[TASK PROMPT] Copy out every line of the items below that contains the string "story". Case counts.

======== DATA SHOWN

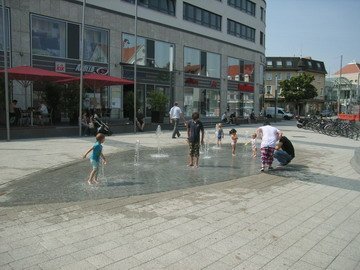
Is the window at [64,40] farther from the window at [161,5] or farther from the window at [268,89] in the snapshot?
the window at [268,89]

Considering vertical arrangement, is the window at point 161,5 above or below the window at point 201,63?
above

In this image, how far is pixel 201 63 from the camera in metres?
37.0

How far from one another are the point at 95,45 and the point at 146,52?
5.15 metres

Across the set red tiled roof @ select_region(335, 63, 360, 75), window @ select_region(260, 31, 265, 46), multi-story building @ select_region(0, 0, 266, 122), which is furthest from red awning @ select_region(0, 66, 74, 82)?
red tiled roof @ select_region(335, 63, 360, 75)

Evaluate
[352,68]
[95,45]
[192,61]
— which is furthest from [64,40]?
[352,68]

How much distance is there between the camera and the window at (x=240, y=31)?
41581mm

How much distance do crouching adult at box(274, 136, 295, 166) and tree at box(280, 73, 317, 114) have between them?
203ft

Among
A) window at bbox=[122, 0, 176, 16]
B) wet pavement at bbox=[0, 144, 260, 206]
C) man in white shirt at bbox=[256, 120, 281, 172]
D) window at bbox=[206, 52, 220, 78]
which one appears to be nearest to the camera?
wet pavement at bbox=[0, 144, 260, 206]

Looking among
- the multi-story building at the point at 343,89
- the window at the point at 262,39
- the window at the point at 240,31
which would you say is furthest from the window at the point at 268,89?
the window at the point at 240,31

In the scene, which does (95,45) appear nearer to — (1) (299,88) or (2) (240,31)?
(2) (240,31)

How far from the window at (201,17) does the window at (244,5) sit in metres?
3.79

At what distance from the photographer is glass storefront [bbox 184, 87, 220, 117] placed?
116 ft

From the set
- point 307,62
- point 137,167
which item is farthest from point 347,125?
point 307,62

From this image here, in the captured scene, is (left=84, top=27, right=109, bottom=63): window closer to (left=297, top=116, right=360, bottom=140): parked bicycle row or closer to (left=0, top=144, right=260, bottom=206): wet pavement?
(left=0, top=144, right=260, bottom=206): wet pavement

================
======== DATA SHOWN

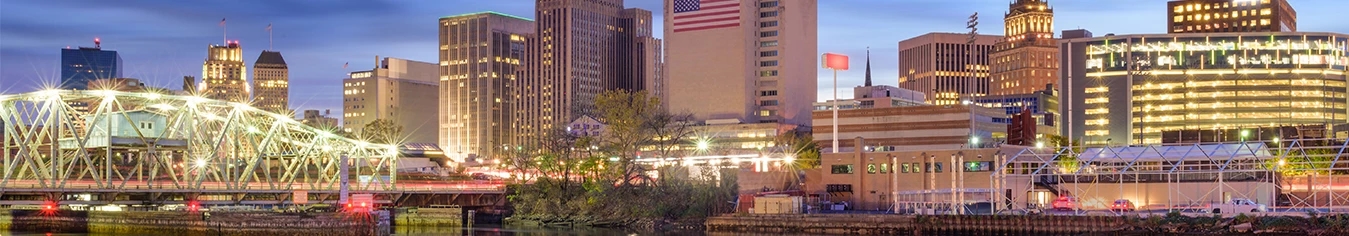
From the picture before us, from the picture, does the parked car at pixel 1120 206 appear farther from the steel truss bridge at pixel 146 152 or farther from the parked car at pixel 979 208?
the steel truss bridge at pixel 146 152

================

[PROBLEM SOLUTION]
Across the set red tiled roof @ select_region(335, 63, 360, 75), window @ select_region(260, 31, 265, 46), multi-story building @ select_region(0, 0, 266, 122), which is furthest from red awning @ select_region(0, 66, 74, 82)?
- the multi-story building at the point at 343,89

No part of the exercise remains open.